I’m a 70 yr old male living with HIV for the past 12 years. I’ve been reading about Rapamycin and have ordered some. Excited about the benefits.
Here is a confusing concept for me: autophagy.
I understand (correctly?) that Rapamycin increases autophagy. Nigella Sativa, on the other hand, is reported to inhibit it. But Nigella Sativa has so many benefits, according to all of the studies I’m reading.

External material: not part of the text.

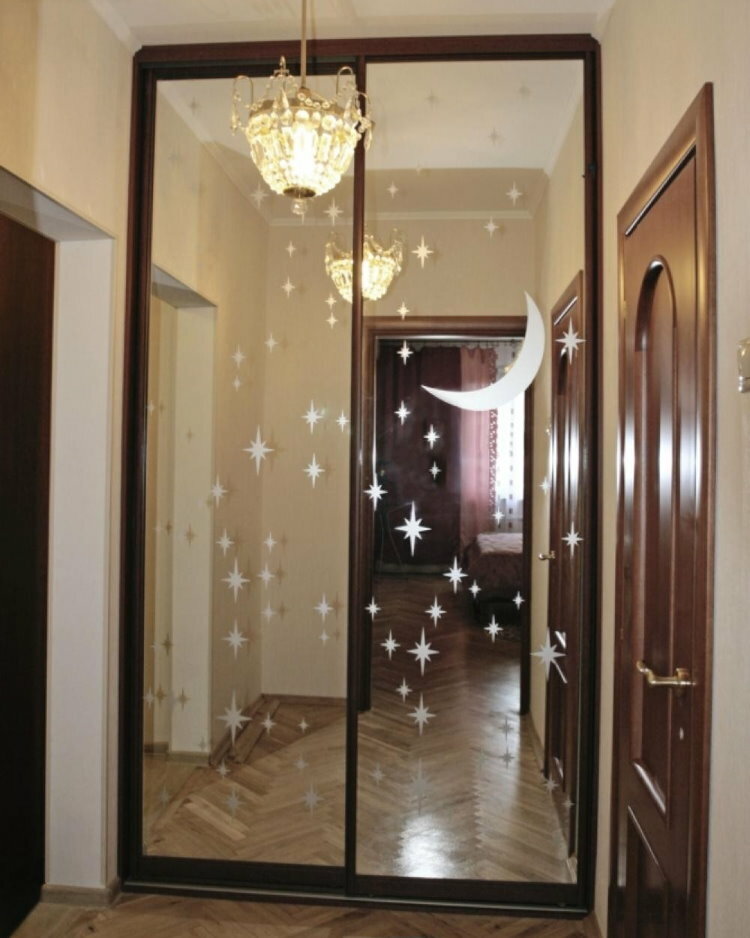 Innebygd garderobe med speil på dørene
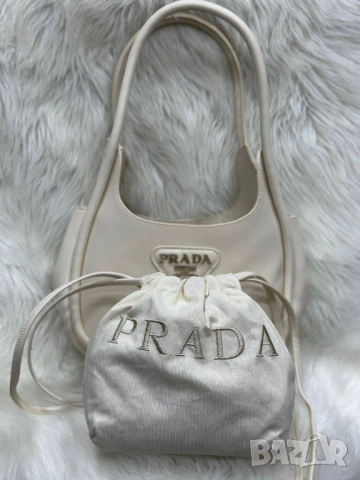 чанти prada, снимка 7 - Чанти - 51457813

Will these two substances counteract each others’ benefits? Do I have to choose between anti cancer and longevity>
Thank you, Sir. I look forward to a better understanding. Nigella Sativa sounds like a miracle substance, like Rapamycin. I hope I’ll get some responses from others who share my curiosity, and even some who are living with HIV. John
Nutritional Value and Preventive Role of Nigella sativa L. and Its Main Component Thymoquinone in Cancer: An Evidenced-Based Review of Preclinical and Clinical Studies
Review on Clinical Trials of Black Seed (Nigella sativa ) and Its Active Constituent, Thymoquinone
Sirolimus (rapamycin) reduces HIV-1 proviral DNA by reducing homeostatic cell cycling of infected CD4+ T cells
Highlights
• Sirolimus treatment decreases cell-associated HIV-1 levels in people with HIV on ART
• The reduction in HIV DNA persists for at least 12 weeks following sirolimus treatment
• Sirolimus reduces CD4+ T cell cycling and CD8+ T cell PD-1 expression
• Sirolimus does not impact HIV-1-specific CD8 T cell responses or HIV-1 RNA levels
Summary
Key HIV cure strategies involve reversing immune dysfunction and limiting the proliferation of infected T cells. We evaluate the safety of sirolimus, a mammalian target of rapamycin (mTOR) inhibitor, in people with HIV (PWH) and study the impact of sirolimus on HIV-1 reservoir size and HIV-1-specific immunity in a single-arm study of 20 weeks of treatment in PWH on antiretroviral therapy (ART). Sirolimus treatment does not impact HIV-1-specific CD8 T cell responses but leads to a significant decrease in CD4+ T cell-associated HIV-1 DNA levels at 20 weeks of therapy in the primary efficacy population (n = 16; 31% decline, p = 0.008). This decline persists for at least 12 weeks following cessation of the study drug. Sirolimus treatment also leads to a significant reduction in CD4+ T cell cycling and PD-1 expression on CD8+ lymphocytes. These data suggest that homeostatic proliferation of infected cells, an important mechanism for HIV persistence, is an intriguing therapeutic target.